Publication year - 2019
Publication title -
biotechnology journal
Language(s) - English
Resource type - Journals
SCImago Journal Rank - 1.144
H-Index - 84
eISSN - 1860-7314
pISSN - 1860-6768
DOI - 10.1002/biot.201800598
Subject(s) - paraffin wax , wax , biodegradation , liquid paraffin , substrate (aquarium) , microorganism , precipitation , chemistry , chemical engineering , chromatography , bacteria , materials science , organic chemistry , biology , composite material , ecology , genetics , physics , meteorology , engineering
During crude oil extraction, the reduction in temperature and pressure results in the precipitation of paraffin wax that contains 20–40 carbon chain hydrocarbons. The paraffin wax may accumulate inside production tubes, pipelines, and processing facilities, and also in tankers during petroleum transportation. There are few bacterial strains that are able to degrade solid substrates. In the present study, the biodegradation of paraffin is evaluated using Rhodococcus erythropolis cells. This bacterium is able to grow using paraffin wax from an oil refinery plant as the sole carbon source.

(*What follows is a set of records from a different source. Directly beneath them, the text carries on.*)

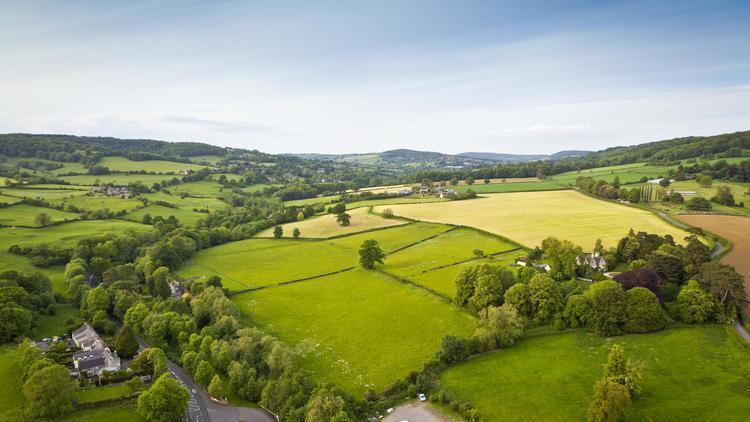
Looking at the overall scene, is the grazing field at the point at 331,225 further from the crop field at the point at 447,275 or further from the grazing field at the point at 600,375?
the grazing field at the point at 600,375

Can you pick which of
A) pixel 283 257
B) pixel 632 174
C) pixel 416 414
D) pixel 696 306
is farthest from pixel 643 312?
pixel 632 174

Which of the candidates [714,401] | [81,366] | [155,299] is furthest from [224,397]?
[714,401]

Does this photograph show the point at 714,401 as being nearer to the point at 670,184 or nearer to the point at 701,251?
the point at 701,251

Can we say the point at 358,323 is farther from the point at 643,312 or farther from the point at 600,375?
the point at 643,312

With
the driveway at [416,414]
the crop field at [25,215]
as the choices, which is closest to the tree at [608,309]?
the driveway at [416,414]

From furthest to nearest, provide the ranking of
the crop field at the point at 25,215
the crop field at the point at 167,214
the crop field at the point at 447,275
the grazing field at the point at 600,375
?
the crop field at the point at 167,214, the crop field at the point at 25,215, the crop field at the point at 447,275, the grazing field at the point at 600,375

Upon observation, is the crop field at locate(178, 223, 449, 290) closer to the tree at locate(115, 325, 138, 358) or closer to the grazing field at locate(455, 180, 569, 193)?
the tree at locate(115, 325, 138, 358)

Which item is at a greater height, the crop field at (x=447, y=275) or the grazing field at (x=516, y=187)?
the grazing field at (x=516, y=187)

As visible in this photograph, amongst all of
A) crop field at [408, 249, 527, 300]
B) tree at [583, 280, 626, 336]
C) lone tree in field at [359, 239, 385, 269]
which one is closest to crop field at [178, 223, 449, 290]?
lone tree in field at [359, 239, 385, 269]
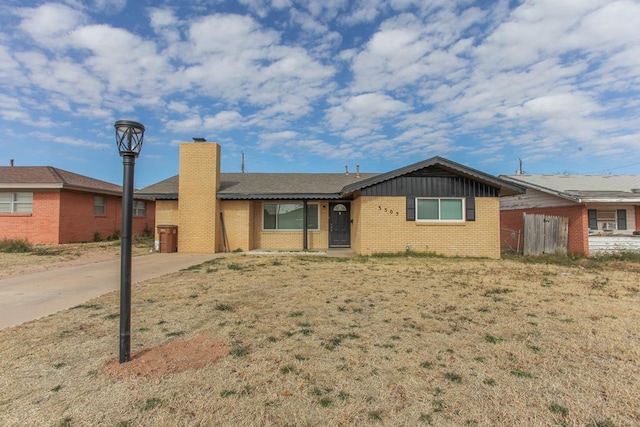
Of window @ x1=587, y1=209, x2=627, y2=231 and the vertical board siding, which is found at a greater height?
the vertical board siding

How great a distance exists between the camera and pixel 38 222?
54.7 ft

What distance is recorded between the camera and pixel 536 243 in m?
14.8

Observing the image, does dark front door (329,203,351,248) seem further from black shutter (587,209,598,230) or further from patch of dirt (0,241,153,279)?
black shutter (587,209,598,230)

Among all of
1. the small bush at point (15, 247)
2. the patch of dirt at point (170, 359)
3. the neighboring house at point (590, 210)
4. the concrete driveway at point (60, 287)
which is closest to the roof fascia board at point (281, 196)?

The cells grow as a thick biofilm over the solid substrate, make scale‐like structures that increase the area of the initially smooth surface of paraffin, produce biosurfactants, and become more negatively charged than ethanol‐ or glucose‐grown cells. When paraffin wax is supplied as microparticles, to increase the cell–substrate contact area and to simulate paraffin precipitation, the cells also adjust the composition of the fatty acids of the phospholipids of the cellular membrane to decrease its fluidity and paraffin biodegradation increases considerably. The study suggests that the phenotypic adaptation of R. erythropolis cells may be used to degrade paraffin wax under real conditions.